Der Auslandsdienst der Pfarre Frastanz bietet jungen Männern eine sinnvolle Alternative zu Bundesheer und Zivildienst.

von Simone Rinner

„Unvergesslich“, „horizonterweiternd“ oder „eine Riesenchance“ sind nur einige der Worte, die die jungen Männer verwenden,um die zwölf Monate zu beschreiben, die sie in einer fremden Kultur verbracht haben. Nicht als Touristen, sondern als Auslandsdiener der Pfarre Frastanz. In einem der Länder Südamerikas, Europas, Afrikas oder Asiens.

Zwölf Monate weit weg von zu Hause
In einem fremden Land mit fremden Menschen, Gerüchen und einer fremden Kultur. Weit weg von seiner Familie und seinen Freunden. Eine Herausforderung, der sich jährlich rund 70 Zivildienstpflichtige aus Österreich stellen, um mit einem Koffer, vollgepackt mit Eindrücken und Lebenserfahrung zurückzukommen. Das ist der Auslandsdienst der Pfarre Frastanz, der Männern zwischen 18 und 30 Jahren eine sinnvolle Alternative zu Bundesheer und Zivildienst bietet.

Authentisches Ecuador
Diese Chance nutzten auch der Vorarlberger David Keßler und der Tiroler Andreas Lichtenberger. Von August 2010 bis September 2011 leisteten die beiden ihren Auslandsdienst in Südamerika, genauer gesagt in Ecuador.

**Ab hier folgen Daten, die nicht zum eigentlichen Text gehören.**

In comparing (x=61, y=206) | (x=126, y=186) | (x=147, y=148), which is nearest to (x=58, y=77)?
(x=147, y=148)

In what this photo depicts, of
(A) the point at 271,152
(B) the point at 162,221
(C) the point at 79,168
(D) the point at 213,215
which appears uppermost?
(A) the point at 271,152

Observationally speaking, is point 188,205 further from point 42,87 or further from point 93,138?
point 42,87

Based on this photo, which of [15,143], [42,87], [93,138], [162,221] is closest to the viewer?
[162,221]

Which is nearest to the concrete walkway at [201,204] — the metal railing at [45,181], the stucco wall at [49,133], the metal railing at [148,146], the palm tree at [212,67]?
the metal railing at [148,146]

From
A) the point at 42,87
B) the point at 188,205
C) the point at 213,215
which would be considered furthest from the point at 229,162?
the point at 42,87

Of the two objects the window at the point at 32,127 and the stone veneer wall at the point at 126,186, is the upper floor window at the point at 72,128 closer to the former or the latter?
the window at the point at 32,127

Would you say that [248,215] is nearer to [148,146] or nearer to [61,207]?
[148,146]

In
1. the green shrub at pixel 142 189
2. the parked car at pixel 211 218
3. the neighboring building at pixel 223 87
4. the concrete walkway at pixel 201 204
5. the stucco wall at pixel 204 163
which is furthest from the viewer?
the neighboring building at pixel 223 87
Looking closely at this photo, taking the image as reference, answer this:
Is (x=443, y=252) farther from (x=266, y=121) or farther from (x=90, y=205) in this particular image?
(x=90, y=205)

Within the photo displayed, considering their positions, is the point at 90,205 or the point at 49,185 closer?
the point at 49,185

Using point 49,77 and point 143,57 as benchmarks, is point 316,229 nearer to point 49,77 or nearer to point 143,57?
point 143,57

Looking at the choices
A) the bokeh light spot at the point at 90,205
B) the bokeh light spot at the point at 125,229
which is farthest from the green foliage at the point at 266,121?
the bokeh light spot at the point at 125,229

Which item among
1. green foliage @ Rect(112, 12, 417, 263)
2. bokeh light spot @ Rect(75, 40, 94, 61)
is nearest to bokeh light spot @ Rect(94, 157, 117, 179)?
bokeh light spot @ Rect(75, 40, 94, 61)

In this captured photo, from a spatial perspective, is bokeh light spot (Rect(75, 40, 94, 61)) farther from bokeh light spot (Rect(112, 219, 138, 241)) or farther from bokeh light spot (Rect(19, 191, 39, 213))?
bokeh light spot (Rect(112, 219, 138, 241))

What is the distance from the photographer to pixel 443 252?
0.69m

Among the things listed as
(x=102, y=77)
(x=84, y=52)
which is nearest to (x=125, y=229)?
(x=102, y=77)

Kilometerlange Sandstrände, vulkanbespickte Anden und ein artenreicher Regenwald zeichnen das kleinste Andenland aus - die beiden Männer durften Ecuador aber auch von einer anderen Seitekennen lernen. Geprägt von Armut, Arbeit in der Landwirtschaft und schwierigen klimatischenVerhältnissen. Ein authentisches Ecuador.

CAAM
Das Centro Agro Artesanal „Nuestro Señora de las Mercedes“ (CAAM) ist ein Landwirtschafts- und Handwerkszentrum im Küstenstreifen Ecuadors, welches 1991 aus einer der zahlreichen Initiativen der österreichischen und koreanischen Missionsarbeit entstand. Jedes Jahr leisten hier drei bis vier Zivildiener ihren Dienst und unterstützen die ecuadorianische Bevölkerung. Neben einer Schule für körperlich Beeinträchtigte gibt eseine Kleinkreditsparkasse und den „Parque Ecologico“, eine Art botanischer Garten.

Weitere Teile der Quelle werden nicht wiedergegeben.